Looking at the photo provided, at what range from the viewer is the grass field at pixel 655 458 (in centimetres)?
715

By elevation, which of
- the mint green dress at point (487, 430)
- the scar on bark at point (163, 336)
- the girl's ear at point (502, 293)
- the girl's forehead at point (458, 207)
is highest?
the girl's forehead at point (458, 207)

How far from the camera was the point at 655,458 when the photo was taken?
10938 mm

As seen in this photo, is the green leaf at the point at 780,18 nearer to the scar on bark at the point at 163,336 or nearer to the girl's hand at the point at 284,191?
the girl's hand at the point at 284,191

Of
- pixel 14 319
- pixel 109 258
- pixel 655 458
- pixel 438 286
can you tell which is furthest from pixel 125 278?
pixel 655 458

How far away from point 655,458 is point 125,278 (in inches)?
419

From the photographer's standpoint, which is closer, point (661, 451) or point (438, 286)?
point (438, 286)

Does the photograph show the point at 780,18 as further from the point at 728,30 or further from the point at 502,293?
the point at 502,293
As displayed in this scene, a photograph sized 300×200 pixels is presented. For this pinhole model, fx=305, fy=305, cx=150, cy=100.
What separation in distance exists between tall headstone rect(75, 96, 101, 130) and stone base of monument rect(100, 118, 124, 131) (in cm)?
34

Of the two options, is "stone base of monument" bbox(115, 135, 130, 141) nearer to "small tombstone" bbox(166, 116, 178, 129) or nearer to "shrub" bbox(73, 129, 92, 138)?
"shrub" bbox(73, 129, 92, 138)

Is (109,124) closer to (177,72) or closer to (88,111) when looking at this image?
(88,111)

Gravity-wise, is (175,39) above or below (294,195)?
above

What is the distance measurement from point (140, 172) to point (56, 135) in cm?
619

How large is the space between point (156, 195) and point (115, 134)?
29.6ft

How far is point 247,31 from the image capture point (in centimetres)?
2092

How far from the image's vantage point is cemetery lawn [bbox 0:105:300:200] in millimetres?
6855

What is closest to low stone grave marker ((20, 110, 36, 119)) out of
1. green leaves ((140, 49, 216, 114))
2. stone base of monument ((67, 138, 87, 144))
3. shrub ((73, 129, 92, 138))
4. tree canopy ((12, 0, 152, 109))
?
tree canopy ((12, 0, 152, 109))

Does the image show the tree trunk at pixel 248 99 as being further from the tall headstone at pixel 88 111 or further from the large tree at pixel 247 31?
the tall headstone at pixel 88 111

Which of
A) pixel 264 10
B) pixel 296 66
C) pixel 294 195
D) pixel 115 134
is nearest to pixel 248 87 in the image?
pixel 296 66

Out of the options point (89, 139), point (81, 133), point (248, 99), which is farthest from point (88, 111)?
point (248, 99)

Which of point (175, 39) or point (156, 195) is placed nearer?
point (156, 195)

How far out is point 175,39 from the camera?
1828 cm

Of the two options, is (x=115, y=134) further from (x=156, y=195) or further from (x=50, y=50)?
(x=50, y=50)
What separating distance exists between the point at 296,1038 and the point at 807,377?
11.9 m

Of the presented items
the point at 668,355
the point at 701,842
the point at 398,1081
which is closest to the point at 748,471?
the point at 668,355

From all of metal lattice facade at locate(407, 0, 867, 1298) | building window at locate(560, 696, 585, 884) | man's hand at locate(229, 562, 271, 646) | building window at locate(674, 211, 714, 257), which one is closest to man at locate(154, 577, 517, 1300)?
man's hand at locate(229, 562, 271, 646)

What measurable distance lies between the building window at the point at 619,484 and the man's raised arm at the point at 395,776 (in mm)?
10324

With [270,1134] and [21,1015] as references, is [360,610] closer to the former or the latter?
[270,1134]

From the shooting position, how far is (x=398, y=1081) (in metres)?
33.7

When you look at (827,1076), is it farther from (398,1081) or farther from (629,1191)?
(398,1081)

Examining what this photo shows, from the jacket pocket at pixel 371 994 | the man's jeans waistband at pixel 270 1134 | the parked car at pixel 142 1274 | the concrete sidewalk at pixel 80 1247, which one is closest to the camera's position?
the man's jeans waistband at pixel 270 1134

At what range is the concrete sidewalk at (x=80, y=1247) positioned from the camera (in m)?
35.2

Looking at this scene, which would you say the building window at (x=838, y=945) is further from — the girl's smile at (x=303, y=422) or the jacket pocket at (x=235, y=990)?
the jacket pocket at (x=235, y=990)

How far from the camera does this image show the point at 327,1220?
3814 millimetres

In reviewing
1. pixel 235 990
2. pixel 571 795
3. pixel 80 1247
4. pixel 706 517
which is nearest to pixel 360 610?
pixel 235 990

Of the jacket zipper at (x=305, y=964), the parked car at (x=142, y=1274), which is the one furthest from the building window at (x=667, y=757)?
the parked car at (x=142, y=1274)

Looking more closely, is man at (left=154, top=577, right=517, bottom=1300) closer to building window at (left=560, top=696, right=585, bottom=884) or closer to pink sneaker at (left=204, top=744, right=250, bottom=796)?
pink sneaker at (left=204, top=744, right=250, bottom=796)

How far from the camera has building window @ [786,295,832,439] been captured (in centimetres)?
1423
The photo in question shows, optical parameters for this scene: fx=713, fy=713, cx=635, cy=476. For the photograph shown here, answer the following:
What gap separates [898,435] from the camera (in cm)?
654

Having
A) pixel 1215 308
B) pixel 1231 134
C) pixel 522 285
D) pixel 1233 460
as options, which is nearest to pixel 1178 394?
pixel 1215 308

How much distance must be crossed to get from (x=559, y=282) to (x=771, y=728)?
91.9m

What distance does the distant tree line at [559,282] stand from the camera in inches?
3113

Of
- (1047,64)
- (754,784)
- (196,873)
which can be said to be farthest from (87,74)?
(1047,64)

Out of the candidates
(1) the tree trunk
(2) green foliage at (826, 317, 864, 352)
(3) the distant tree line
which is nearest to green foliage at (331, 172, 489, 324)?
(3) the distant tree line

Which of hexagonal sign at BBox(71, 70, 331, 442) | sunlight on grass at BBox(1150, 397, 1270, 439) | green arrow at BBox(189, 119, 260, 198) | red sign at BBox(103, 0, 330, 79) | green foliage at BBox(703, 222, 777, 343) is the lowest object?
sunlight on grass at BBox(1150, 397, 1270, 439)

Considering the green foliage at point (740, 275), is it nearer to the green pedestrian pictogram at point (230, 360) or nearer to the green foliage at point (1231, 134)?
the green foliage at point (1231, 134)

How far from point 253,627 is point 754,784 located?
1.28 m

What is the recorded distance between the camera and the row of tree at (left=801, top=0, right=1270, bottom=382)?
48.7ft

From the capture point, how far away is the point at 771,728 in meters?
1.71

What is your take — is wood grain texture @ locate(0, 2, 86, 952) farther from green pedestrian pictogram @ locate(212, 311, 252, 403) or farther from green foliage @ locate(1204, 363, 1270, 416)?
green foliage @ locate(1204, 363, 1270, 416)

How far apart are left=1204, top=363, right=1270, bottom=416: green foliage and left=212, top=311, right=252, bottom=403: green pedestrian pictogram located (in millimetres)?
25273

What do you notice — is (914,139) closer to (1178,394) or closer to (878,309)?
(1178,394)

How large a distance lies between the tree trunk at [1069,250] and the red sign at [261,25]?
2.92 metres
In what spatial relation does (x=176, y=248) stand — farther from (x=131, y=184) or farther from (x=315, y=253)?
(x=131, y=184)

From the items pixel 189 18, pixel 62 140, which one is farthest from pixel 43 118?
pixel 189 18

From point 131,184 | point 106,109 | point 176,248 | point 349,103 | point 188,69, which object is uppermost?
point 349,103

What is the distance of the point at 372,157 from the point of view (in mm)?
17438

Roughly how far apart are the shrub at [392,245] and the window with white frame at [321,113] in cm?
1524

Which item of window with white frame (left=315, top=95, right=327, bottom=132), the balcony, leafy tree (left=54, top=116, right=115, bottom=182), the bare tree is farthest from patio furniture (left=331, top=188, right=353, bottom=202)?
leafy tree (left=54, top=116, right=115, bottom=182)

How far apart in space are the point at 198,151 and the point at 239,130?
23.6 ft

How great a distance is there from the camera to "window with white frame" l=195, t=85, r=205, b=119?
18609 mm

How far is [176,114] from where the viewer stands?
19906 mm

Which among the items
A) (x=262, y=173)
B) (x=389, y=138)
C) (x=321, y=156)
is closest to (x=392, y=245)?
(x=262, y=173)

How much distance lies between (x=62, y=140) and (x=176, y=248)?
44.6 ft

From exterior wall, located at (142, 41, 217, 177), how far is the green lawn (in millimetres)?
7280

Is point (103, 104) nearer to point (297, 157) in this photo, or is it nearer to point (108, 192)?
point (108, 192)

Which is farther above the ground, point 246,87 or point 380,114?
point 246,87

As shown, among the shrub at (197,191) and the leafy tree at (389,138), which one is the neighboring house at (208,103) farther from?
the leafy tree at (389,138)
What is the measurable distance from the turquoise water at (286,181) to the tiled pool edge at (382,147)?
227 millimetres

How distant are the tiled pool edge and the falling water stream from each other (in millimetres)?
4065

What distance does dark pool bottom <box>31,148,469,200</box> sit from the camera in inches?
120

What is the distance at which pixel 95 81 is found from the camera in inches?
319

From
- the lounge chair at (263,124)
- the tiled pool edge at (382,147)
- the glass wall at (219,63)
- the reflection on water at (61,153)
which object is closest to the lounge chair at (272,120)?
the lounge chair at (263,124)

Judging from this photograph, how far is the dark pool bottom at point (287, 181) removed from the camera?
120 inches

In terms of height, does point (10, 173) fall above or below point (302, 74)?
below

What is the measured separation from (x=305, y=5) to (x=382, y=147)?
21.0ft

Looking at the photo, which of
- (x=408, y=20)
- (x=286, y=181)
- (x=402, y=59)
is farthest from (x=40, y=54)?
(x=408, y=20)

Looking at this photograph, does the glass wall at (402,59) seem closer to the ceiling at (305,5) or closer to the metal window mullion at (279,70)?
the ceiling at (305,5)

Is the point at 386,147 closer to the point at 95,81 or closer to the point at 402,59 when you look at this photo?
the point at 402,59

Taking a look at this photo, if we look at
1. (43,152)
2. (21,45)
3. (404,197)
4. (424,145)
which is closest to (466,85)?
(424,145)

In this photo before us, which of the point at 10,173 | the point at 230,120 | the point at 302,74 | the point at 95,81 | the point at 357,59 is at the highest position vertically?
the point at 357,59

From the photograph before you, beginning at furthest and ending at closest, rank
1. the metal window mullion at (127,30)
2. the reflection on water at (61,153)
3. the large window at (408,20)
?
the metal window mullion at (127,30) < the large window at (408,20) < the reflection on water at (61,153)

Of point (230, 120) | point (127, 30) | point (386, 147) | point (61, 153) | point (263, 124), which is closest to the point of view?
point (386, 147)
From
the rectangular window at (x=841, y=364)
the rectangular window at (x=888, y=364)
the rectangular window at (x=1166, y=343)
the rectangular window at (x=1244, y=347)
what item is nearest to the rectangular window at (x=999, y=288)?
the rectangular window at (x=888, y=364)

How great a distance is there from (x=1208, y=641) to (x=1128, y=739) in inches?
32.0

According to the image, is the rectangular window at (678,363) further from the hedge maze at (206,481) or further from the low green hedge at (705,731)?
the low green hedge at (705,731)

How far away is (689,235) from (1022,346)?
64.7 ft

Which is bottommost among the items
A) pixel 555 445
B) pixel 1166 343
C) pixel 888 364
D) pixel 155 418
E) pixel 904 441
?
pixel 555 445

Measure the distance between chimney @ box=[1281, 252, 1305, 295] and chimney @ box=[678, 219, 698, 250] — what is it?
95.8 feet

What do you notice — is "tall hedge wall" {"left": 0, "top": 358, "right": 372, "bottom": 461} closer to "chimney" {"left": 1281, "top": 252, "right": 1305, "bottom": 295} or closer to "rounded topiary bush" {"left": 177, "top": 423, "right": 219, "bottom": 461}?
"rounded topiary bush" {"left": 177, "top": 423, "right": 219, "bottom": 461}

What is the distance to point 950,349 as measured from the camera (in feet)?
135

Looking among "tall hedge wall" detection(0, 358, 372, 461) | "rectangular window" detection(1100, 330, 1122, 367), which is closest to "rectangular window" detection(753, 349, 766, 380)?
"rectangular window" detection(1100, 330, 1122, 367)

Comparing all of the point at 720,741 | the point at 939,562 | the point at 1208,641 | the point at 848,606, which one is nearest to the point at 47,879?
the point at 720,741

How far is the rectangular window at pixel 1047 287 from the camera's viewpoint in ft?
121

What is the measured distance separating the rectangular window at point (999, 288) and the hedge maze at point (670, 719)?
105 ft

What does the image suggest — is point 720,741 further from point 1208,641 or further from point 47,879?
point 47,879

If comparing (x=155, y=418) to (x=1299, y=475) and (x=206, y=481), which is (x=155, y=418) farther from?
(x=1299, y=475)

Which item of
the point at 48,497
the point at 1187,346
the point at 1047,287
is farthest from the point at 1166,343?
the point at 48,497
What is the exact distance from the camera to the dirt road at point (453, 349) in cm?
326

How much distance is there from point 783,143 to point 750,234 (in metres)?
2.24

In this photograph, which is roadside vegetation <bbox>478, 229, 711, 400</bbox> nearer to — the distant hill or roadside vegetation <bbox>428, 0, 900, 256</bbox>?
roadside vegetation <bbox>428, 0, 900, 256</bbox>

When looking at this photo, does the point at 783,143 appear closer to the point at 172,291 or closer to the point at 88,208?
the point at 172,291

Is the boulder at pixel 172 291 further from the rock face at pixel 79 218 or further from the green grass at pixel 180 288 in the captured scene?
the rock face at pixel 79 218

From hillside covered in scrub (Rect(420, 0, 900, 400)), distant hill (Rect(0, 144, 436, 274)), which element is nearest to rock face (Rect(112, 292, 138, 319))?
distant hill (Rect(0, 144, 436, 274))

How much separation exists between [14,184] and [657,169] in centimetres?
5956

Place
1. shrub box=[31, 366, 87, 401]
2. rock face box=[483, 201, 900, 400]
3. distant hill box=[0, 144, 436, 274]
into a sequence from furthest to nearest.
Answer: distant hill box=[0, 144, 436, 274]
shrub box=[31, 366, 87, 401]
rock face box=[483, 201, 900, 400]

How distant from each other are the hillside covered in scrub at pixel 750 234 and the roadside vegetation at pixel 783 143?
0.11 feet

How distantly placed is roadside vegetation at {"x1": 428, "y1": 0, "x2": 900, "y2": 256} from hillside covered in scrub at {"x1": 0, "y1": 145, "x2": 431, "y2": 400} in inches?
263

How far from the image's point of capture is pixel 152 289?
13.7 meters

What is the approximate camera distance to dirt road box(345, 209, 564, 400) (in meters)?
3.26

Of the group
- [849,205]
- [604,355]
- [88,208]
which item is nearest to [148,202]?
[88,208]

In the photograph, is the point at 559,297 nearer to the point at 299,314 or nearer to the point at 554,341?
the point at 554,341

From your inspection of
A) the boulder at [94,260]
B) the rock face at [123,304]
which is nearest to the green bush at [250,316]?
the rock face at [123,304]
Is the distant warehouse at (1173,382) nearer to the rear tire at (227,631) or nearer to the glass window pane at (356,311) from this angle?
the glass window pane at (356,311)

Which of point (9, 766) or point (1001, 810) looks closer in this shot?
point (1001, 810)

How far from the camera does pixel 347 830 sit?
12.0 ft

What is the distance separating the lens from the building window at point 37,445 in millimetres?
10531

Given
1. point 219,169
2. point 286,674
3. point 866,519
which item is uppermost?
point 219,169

__What the task requires__
Copy the stretch of records from the line containing "What do you notice — is (914,139)" through the line containing "2.92 metres", swapping "closer" for "nearer" and leaving everything else unchanged.

__The reply__
What do you notice — is (914,139) nearer to (1178,394) or nearer to (878,309)?
(1178,394)

How large a distance lies between the tree trunk at [1069,250] and the red sign at [261,25]?
2.92 metres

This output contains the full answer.